Outdoor Camps Should Be Trained and Equipped
“This lifesaving equipment, which provides an electric shock to the chest of someone suffering from a disrupted hearth rhythm, has decreased in cost and size over the years, leading more people to contemplate its use in the outdoors.” – Tales of a Mountain Mama
Typically at camps, when you see a sudden cardiac arrest (SCA), it’s typically an older staffer or attending guest. However, young campers can be victims of SCA, as well. In these cases, there is usually some event that has caused it. Cardiac arrest has been reported in campers for a variety of health reasons, such as a congenital heart defect, a blow to the chest during a fight or being hit with a baseball, electrical shock, or respiratory arrest that results in cardiac arrest from drowning. There have even been situations where campers have suffered cardiac arrest due to simply running.
If not acted upon immediately, sudden cardiac arrests will result in death. In fact, there is less than a 5% survival rate with sudden cardiac arrest. Reacting immediately to a cardiac arrest is the key to saving a life. CPR should be administered immediately, as well as the use of an Automated External Defibrillator (AED Machine).
According to the American Heart Association, the chance of survival in an SCA event decreases by 7% to 10% for every minute that passes without defibrillation. Most camps are simply too far away for responders to arrive in time to save a life. This is why it is SO critical for all camps and outdoor activity venues to have an AED onsite, as well as personnel properly trained in CPR and AED use.

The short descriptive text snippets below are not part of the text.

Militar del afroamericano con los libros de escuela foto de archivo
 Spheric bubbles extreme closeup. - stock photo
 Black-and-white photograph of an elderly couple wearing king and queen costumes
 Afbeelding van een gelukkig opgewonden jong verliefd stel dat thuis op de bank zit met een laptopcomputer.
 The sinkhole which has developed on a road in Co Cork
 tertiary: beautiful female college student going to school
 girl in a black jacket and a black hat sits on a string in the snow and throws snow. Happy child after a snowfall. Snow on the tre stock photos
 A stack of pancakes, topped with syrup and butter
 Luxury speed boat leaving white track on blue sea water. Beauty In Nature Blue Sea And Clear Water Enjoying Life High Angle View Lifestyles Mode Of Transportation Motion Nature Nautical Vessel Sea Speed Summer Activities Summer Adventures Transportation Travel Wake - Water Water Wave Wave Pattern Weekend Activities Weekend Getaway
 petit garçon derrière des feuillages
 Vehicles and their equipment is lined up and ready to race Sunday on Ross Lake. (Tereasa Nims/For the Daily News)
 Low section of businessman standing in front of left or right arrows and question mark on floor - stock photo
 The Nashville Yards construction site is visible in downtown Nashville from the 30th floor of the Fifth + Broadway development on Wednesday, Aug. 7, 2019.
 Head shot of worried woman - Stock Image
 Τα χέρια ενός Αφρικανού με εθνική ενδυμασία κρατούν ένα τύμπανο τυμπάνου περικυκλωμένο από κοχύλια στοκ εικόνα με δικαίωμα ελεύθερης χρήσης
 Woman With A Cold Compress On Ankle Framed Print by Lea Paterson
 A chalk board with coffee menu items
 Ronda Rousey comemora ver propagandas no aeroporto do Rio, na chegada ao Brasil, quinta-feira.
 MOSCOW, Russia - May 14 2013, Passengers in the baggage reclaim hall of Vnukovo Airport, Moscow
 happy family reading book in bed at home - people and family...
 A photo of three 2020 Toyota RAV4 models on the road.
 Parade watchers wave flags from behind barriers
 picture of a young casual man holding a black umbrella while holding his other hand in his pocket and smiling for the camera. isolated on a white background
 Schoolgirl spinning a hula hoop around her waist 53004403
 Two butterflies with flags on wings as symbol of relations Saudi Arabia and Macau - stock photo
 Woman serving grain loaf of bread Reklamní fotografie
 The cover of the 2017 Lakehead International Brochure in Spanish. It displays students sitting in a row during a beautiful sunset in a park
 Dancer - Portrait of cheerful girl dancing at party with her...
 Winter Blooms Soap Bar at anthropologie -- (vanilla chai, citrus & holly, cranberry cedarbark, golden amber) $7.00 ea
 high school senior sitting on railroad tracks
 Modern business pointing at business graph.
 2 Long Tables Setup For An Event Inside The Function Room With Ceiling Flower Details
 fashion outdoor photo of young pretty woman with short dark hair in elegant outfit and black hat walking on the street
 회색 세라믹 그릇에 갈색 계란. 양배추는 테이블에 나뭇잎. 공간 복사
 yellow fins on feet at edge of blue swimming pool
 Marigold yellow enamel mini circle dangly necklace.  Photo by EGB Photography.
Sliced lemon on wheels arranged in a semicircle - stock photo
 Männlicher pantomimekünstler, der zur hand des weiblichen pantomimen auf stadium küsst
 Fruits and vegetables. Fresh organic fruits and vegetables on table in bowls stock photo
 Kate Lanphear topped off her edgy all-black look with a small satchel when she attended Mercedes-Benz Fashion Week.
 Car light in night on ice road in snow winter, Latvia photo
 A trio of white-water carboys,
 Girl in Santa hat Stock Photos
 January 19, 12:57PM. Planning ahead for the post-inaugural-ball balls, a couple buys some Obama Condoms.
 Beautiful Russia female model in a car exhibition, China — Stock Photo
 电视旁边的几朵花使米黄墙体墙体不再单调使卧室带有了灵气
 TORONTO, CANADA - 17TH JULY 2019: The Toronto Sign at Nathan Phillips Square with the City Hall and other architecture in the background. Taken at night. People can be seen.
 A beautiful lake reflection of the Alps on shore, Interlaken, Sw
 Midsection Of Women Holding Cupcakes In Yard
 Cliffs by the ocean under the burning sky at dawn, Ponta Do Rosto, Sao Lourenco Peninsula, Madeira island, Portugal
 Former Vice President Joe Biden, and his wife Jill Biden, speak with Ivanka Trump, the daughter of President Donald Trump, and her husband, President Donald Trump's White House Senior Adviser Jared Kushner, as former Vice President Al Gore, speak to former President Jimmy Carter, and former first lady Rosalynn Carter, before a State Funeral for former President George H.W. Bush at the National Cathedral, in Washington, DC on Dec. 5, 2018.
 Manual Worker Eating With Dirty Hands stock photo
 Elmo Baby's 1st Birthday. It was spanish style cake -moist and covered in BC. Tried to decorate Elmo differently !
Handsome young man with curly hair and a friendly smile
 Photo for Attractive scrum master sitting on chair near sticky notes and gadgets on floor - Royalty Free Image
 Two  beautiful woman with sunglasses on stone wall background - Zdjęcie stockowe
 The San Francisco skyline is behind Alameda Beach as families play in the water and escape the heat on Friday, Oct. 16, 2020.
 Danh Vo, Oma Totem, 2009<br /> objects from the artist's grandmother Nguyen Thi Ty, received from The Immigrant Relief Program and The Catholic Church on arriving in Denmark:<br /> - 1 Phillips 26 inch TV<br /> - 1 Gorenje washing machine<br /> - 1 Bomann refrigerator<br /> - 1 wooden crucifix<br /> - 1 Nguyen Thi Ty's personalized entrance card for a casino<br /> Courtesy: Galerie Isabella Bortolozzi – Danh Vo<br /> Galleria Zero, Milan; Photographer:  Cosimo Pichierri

Sudden Cardiac Arrest Higher in Outdoor and Sports Activities Due to Exertion
In general, exercise helps combat heart disease, but intense, longer bouts of exercise can raise the risk of sudden cardiac arrest. Athletes often try to push their physical limits, getting faster, stronger, and more skilled over time.
According to Alberta Health Services, people are at a slightly higher risk of death from sudden cardiac arrest during or immediately following vigorous exertion. As a result, many outdoor and sports-related activities have a higher risk than others. Some examples include shoveling, hiking, skiing, and playing sports such as hockey, soccer, and basketball.
Additionally, sudden cardiac death (SCD) is the major cause of fatalities in males over 34 years of age during hiking or downhill skiing in the mountains. The risk factors and triggers associated with Sudden Cardiac Deaths during these mountain activities are:
- Duration of activity
- The longer the time from the last food and fluid intake during hiking
- A prior myocardial infarction-known coronary artery disease, diabetes, hypercholesterolemia hypertension
Knowing this, skiers and hikers at risk of SCA should take preventative measures, such as modified trails, shorter routes, and abbreviated activities.
CPR/AED training for individuals participating in these types of rigorous activities.